Si è conclusa la missione istituzionale in Marocco promossa dal Distretto Produttivo della Ceramica Siciliana, iniziativa nata con l'obiettivo di consolidare i rapporti culturali, istituzionali ed economici tra le città siciliane della ceramica e le principali realtà marocchine impegnate nella valorizzazione dell'artigianato artistico.
Per il Comune di Sciacca hanno preso parte alla missione il sindaco Fabio Termine e l'assessore alla Ceramica Francesco Dimino. Insieme a loro erano presenti le delegazioni di Caltagirone, Burgio, Erice e Santo Stefano di Camastra.
La presenza di Sciacca in Marocco si inserisce nel percorso di promozione e internazionalizzazione portato avanti dal Distretto Ceramiche Made in Sicily.
Sciacca in Marocco tra Rabat, Casablanca e Safi
L'iniziativa, realizzata grazie al lavoro del Distretto Ceramiche Made in Sicily e alla collaborazione della Console Generale del Regno del Marocco a Palermo, Meryam Nassif, ha interessato le città di Rabat, Casablanca e Safi, uno dei principali centri della produzione ceramica del Paese nordafricano.
A Rabat la delegazione siciliana ha incontrato il Direttore Generale della Maison de l'Artisan, ente nazionale di riferimento per l'artigianato marocchino, e il presidente della Fondazione Nazionale dei Musei del Marocco, Mehdi Qotbi. Gli incontri hanno consentito di avviare un confronto finalizzato a costruire collaborazioni tra le istituzioni museali siciliane e quelle marocchine.
Formazione e scambi culturali tra le città della ceramica

Particolarmente significativa è stata la visita all'Accademia delle Arti Tradizionali di Casablanca, considerata un punto di riferimento per la formazione delle nuove generazioni di artigiani e artisti. La delegazione ha avuto modo di approfondire modelli formativi e possibili opportunità di scambio culturale e professionale.

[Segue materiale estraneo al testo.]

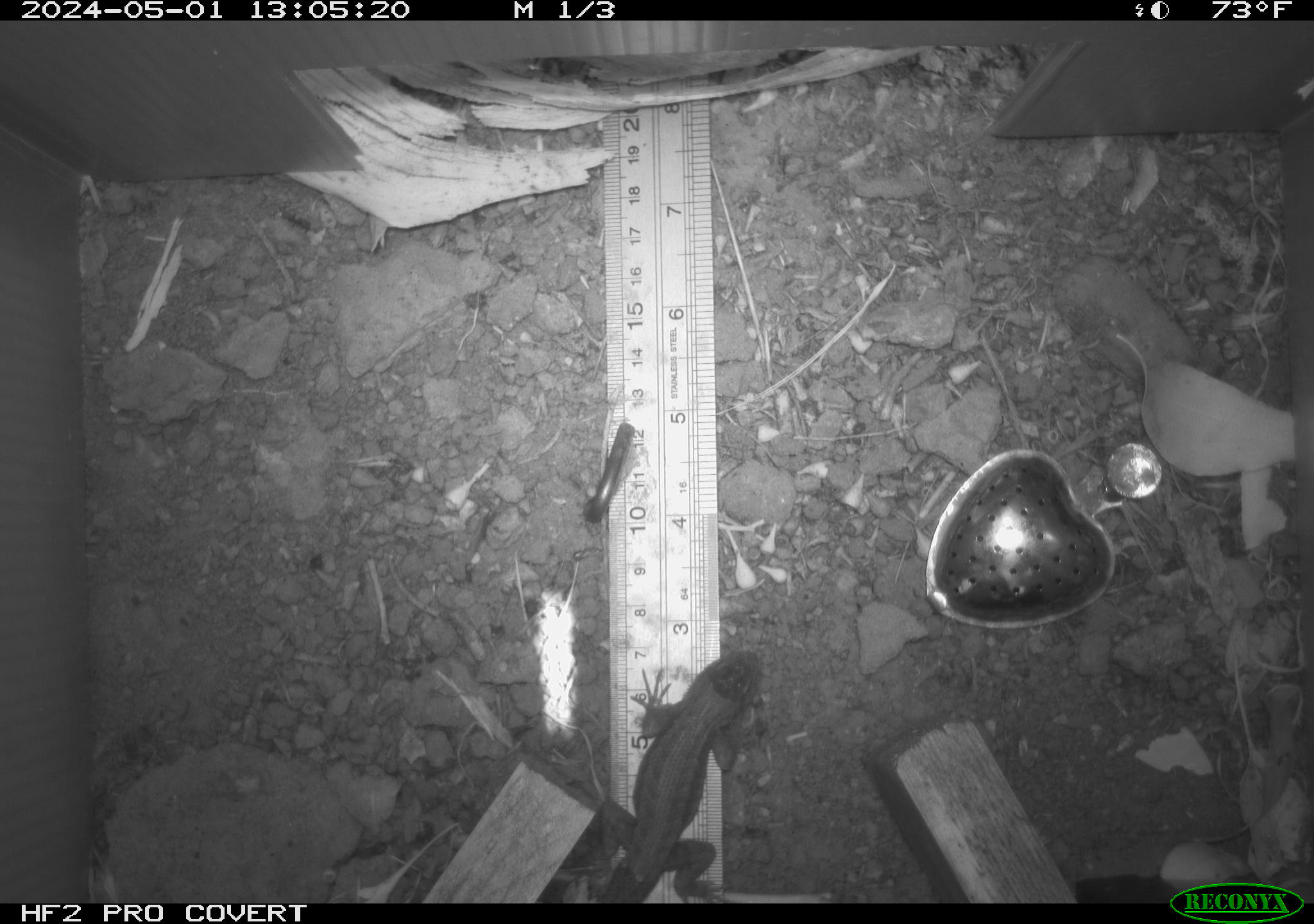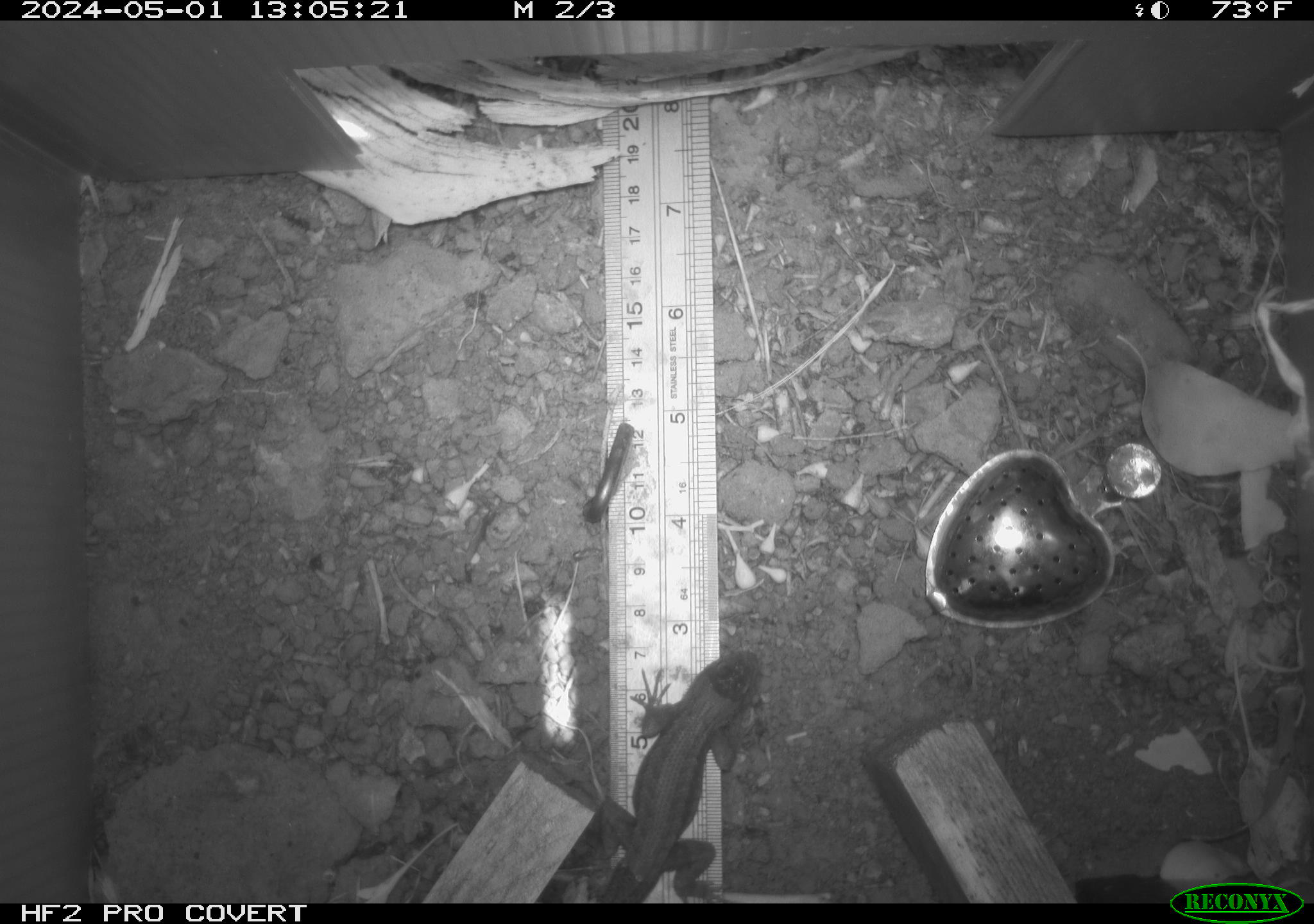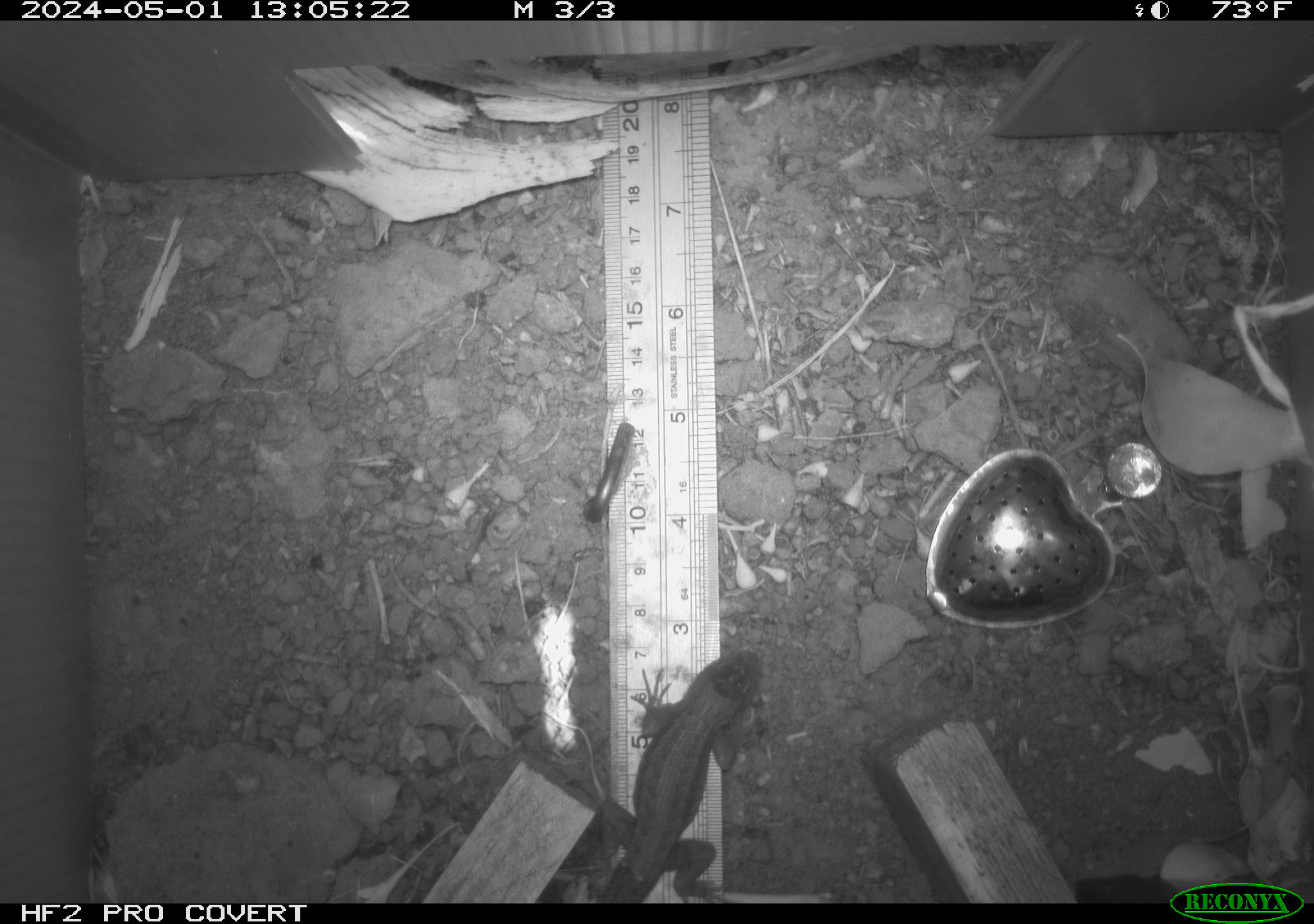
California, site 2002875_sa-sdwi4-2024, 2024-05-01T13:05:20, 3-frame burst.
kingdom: Animalia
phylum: Chordata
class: Reptilia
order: Squamata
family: Phrynosomatidae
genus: Sceloporus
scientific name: Sceloporus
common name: spiny lizards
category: sceloporus species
Sceloporus species (spiny lizards) (Sceloporus).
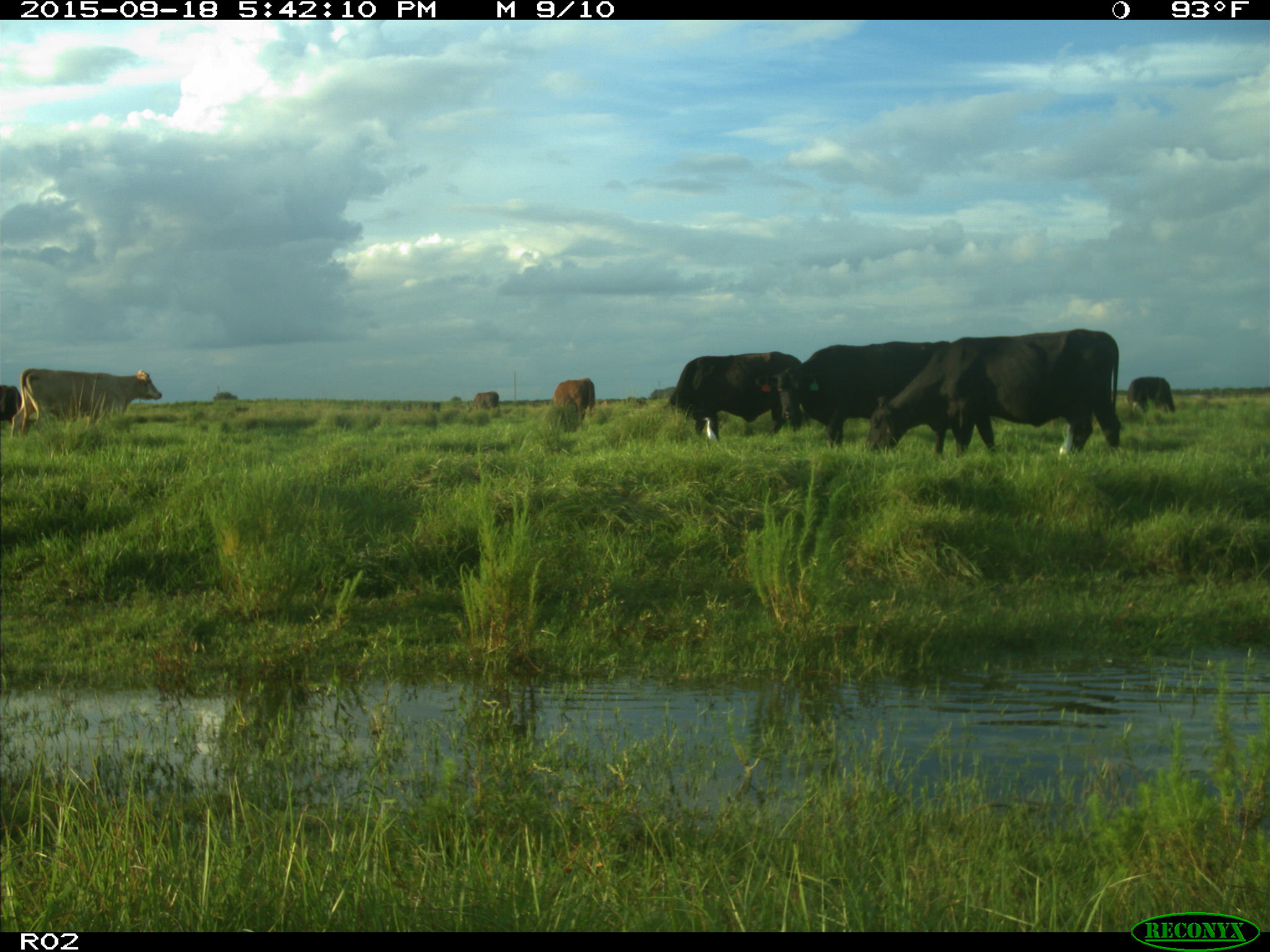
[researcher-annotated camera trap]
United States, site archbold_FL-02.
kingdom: Animalia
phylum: Chordata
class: Mammalia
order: Artiodactyla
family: Bovidae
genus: Bos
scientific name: Bos taurus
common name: domestic cow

Successivamente la missione si è spostata nella Regione Marrakech-Safi, dove si sono svolti incontri con rappresentanti delle istituzioni locali, con la Camera dell'Artigianato e con Hassan Choumais, consigliere parlamentare del Regno del Marocco e presidente della Camera dell'Artigianato della Regione Marrakech-Safi.
Collaborazioni internazionali per la ceramica siciliana

Nel corso dei confronti sono stati affrontati temi riguardanti la formazione, la promozione internazionale della ceramica artistica, l'approvvigionamento delle materie prime, la partecipazione a fiere ed eventi e la possibilità di sviluppare partenariati europei.
Tra i momenti più significativi della missione figurano l'incontro con il presidente del Comune di Safi, la visita al Museo Nazionale della Ceramica e quella alla storica Collina dei Vasai, luogo simbolo della tradizione ceramica marocchina.
Primi passi verso un protocollo di collaborazione
Durante la missione sono stati avviati i primi confronti per definire un protocollo di collaborazione che possa consentire, in futuro, l'esposizione delle opere della ceramica siciliana al Museo Nazionale di Fes e, parallelamente, l'organizzazione di mostre dedicate alla ceramica marocchina in Sicilia.
Le istituzioni marocchine hanno inoltre manifestato interesse per una futura visita in Sicilia per approfondire le relazioni già avviate e conoscere più da vicino le eccellenze delle città siciliane della ceramica.
Per il sindaco Fabio Termine la presenza in Marocco rappresenta la conferma della capacità delle città siciliane della ceramica di fare rete e presentarsi unite nei contesti internazionali, utilizzando la tradizione ceramica come strumento di dialogo, promozione territoriale e sviluppo economico.
L'assessore Francesco Dimino ha evidenziato come negli ultimi anni sia stato intrapreso un percorso concreto di valorizzazione e internazionalizzazione della ceramica, attraverso iniziative e manifestazioni che oggi consentono di raccogliere i primi risultati. La partecipazione di Sciacca in Marocco rientra infatti nelle attività promosse dal Distretto Produttivo della Ceramica Siciliana e conferma l'impegno dell'amministrazione comunale a sostenere uno dei settori più rappresentativi della storia, dell'identità e dell'economia cittadina.